§ Requirement: Pull out each line in the items below that contains the word "slate" and copy it in full.

[BEGIN Data extract]

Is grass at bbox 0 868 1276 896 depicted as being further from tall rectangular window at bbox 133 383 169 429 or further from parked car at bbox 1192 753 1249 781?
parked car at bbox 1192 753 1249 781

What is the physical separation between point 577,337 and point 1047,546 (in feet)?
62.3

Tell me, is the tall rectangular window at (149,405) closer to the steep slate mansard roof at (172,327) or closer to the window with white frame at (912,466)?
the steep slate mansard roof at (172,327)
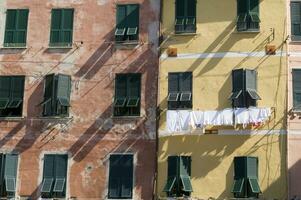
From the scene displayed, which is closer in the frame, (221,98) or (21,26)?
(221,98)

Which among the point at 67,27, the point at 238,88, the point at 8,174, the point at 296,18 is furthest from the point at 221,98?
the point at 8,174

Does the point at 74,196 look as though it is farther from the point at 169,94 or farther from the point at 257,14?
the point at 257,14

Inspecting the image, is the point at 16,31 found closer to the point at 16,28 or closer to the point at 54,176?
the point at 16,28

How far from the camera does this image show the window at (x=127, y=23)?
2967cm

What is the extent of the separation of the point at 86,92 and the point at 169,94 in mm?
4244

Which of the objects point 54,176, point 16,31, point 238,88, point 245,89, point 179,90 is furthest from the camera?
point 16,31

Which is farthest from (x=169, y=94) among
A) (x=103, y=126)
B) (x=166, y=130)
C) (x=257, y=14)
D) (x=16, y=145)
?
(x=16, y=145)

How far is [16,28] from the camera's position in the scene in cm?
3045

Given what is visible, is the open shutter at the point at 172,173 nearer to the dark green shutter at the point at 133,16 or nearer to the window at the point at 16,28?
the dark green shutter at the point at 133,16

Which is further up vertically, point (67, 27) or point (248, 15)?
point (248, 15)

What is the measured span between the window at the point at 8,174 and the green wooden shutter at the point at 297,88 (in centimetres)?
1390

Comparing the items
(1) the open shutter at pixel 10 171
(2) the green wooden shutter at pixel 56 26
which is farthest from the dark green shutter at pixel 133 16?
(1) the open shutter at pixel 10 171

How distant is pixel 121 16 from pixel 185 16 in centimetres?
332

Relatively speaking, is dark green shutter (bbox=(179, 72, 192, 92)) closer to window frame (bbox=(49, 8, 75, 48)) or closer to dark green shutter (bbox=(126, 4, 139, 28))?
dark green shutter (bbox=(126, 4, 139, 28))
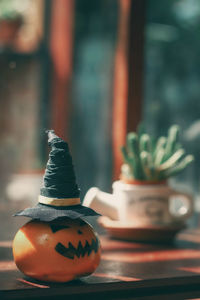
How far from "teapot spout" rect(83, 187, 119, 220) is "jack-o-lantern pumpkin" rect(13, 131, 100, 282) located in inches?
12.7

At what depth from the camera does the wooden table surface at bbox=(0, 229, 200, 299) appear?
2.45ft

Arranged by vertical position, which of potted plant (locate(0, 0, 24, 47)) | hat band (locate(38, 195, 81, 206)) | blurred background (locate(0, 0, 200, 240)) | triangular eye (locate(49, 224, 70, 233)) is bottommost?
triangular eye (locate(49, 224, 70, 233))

[END Data extract]
[BEGIN Data extract]

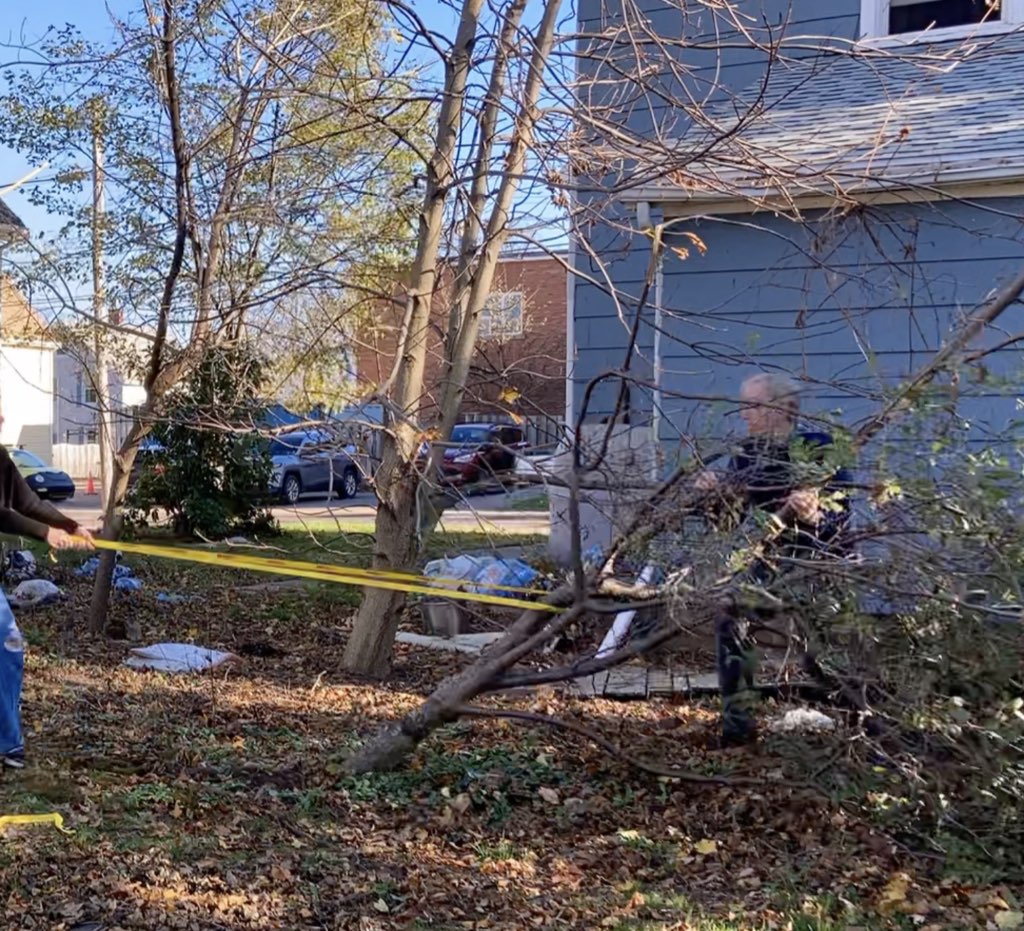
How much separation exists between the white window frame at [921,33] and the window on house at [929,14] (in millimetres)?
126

[END Data extract]

§ Response below:
Tell me, is the tall rectangular window at (149,405) closer to the steep slate mansard roof at (172,327) or closer to the window with white frame at (912,466)?
the steep slate mansard roof at (172,327)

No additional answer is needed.